--- REQUEST ---
Put the lines from the one containing "Is the table" through the end of the records, both included, into a Markdown table with the columns "Row" and "Line," numbering each row and leaving out blank lines.

--- Stored data ---
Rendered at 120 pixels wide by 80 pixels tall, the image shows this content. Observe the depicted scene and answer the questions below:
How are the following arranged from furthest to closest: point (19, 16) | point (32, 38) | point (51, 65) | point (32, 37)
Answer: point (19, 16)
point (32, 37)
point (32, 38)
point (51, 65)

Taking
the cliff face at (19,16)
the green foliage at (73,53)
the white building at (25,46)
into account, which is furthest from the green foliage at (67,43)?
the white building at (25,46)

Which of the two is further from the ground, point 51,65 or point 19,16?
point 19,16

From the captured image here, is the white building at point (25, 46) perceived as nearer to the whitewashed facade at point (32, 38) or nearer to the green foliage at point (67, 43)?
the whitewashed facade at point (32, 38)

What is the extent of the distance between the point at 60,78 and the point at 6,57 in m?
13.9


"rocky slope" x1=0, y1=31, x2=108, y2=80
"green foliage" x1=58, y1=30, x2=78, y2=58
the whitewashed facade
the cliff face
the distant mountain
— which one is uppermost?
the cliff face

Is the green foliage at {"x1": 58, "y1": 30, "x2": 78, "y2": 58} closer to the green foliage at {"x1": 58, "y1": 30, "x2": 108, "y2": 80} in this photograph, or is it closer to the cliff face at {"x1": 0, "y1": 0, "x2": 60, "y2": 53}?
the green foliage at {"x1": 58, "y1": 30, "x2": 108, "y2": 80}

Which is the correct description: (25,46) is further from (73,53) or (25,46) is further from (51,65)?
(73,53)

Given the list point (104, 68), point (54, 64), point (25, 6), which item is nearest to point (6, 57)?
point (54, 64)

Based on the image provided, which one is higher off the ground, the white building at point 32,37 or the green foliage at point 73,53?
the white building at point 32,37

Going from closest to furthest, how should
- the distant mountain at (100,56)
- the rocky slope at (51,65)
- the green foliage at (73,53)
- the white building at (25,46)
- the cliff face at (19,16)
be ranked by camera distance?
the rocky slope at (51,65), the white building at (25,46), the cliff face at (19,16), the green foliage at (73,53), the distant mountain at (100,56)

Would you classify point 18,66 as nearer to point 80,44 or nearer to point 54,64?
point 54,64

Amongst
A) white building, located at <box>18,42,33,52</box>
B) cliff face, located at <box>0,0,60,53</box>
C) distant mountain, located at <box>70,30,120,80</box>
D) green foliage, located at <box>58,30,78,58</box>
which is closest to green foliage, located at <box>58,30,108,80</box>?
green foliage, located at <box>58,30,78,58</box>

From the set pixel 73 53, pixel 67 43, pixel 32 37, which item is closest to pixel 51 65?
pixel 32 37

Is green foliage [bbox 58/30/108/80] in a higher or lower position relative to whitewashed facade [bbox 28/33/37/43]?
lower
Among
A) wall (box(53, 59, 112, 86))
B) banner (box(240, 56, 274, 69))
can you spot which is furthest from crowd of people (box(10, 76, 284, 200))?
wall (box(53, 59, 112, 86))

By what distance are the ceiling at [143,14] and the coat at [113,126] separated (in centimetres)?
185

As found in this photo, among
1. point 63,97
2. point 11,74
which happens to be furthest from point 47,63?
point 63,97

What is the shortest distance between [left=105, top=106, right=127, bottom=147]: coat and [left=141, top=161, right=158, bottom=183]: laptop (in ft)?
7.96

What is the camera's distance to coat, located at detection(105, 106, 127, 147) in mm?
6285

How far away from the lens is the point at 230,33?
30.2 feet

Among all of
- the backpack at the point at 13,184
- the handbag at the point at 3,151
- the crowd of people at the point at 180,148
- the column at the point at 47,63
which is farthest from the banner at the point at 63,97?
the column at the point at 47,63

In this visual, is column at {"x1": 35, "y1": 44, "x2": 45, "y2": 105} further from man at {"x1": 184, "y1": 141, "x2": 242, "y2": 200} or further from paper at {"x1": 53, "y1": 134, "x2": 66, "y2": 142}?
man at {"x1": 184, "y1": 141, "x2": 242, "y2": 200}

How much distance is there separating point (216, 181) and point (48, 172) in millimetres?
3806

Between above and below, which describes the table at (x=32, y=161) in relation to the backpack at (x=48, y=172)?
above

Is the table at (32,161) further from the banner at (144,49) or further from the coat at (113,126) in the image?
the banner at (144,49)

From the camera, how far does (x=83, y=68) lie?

--- THE COMPLETED TASK ---
| Row | Line |
|---|---|
| 1 | Is the table at (32,161) further from the banner at (144,49) or further from the coat at (113,126) in the image? |
| 2 | the banner at (144,49) |
| 3 | From the camera, how far does (x=83, y=68) lie? |